Celeste Gonzalez: Yes.

Gianluca Fiorelli: So, mostly because you were saying that the experience can also happen in the SERP, making your brand pervasive and visible everywhere. And that everywhere presence should match with, for instance, a YouTube video that can be watched directly on the SERP.

Celeste Gonzalez: Yes.

Gianluca Fiorelli: So you should think about a YouTube video in a way that offers a good experience, even if it’s on the SERP. I know that can be quite difficult for certain people to understand, but it's the same fact that the container is different from a classic YouTube or a television. To be more common, to be seen, to be watched on YouTube, you have to consider this kind of influence from the container on your content. 

Another way I explain experience, because I was also talking about experience optimization many years ago, especially when collaborating with in-house teams as a consultant, is to align the concept of experience, as you’re describing it, with what Google has already been telling us.

Celeste Gonzalez: Yes.

Gianluca Fiorelli: It’s not a case that things like speed, security, and all these aspects of a website are put under page experience in Google Search Console.

There are also more technical terms that have emerged over the past couple of years, like long clicks, good clicks, bad clicks, all from this Navboost and the DOJ process, which are substantially pointing in the direction of experience.

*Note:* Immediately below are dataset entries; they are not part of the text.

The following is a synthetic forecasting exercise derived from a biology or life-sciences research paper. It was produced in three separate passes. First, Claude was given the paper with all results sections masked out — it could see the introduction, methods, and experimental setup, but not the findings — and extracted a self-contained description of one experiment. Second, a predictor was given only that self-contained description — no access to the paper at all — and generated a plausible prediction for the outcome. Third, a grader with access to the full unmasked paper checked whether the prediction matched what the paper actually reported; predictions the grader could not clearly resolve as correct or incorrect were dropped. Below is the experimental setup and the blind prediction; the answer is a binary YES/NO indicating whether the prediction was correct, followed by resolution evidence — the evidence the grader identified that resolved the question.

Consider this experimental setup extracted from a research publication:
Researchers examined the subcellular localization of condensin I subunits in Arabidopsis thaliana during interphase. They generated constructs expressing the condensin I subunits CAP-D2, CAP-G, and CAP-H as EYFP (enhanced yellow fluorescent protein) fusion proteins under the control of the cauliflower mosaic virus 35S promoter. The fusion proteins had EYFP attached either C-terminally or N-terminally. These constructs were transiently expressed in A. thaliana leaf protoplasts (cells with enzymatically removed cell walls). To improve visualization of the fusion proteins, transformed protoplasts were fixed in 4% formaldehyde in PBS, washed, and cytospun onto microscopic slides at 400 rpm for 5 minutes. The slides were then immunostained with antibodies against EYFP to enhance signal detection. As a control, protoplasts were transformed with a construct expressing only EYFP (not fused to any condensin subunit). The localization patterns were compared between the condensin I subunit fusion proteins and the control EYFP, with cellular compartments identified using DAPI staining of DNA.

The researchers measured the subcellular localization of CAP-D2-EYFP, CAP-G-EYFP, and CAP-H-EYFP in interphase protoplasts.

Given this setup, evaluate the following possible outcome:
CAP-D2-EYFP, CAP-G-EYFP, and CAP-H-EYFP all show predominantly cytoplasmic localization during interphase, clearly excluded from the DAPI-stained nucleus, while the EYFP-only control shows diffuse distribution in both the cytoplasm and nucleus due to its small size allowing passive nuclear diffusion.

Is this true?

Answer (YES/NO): NO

So I think this is my little trick to explain search experience optimization. So, combining the collaboration of UX, and not only UX, but also conversion rate optimization, because we can also try to match these things. It’s a good way to help SEOs understand the concept.

How do you approach this with clients? How do you help them make the shift from classic SEO, focused on visibility of 10 clicks, to thinking about how to make those clicks count?

Celeste Gonzalez: I am fortunate that with local clients, they always ask, “What’s my ROI?" “What's my return on this?” or “I’m spending this much per month; how do I know what I’m going to get back?” Those conversations are pretty top of mind in local SEO.

I would say especially with small businesses, because whatever their budget may be, it could be the only thing they are spending on for marketing. Or they may have been burned before by previous agencies, so they have a lot more questions about this.

On the client side, it is always top of mind what they are going to get back aside from clicks. A click is cool, but what is going into my pocket? Having that centered in their mind during these conversations makes it easier to get them to consider user experience, like page layout updates, and things like that, which are a bit different from traditional SEO.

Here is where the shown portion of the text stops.